# Assignment:
In the entries that follow, count each line containing "over" and state the total, nothing more.

━━━━━ Entries supplied ━━━━━

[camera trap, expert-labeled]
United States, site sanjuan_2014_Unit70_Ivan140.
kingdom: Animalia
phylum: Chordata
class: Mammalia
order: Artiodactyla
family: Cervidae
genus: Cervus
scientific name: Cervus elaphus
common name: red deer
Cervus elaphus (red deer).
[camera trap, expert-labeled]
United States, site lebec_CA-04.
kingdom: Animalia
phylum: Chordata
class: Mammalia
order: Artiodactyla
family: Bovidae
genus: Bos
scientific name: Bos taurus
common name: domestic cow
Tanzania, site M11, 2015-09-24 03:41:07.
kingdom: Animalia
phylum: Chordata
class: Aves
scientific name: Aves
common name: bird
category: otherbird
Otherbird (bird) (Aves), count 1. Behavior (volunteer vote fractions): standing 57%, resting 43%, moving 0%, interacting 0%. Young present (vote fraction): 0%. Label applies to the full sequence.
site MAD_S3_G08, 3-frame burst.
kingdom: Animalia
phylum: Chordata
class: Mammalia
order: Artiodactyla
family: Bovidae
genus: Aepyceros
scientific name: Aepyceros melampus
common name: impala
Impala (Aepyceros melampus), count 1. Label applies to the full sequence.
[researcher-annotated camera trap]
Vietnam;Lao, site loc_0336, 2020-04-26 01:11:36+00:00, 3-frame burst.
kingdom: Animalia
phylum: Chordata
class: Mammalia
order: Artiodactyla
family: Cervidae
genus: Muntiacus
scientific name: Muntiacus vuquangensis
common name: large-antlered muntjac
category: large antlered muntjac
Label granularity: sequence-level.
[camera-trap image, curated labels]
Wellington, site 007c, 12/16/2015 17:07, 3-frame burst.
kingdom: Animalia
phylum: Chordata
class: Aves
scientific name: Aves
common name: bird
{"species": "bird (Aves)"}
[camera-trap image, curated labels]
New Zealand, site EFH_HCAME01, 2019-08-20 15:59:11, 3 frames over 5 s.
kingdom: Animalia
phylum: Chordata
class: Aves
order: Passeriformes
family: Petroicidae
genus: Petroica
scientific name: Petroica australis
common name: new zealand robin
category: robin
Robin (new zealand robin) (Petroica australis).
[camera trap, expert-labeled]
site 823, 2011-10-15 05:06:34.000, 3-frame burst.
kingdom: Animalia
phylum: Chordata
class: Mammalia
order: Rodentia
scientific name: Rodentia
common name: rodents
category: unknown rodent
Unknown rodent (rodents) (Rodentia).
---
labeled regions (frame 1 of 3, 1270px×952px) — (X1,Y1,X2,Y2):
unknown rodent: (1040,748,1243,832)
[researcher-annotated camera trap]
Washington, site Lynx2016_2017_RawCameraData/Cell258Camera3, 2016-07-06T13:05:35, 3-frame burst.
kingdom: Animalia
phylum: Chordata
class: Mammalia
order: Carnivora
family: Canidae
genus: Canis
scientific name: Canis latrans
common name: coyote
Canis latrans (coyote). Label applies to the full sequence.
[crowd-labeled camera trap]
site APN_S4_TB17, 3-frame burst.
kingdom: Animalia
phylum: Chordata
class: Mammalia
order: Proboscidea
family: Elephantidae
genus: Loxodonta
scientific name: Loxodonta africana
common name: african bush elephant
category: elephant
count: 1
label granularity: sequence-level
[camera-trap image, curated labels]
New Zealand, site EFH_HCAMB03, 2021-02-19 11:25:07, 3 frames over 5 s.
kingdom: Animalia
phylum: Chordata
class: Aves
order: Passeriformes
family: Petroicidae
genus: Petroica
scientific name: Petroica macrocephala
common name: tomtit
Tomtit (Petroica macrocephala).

━━━━━

# Answer:
2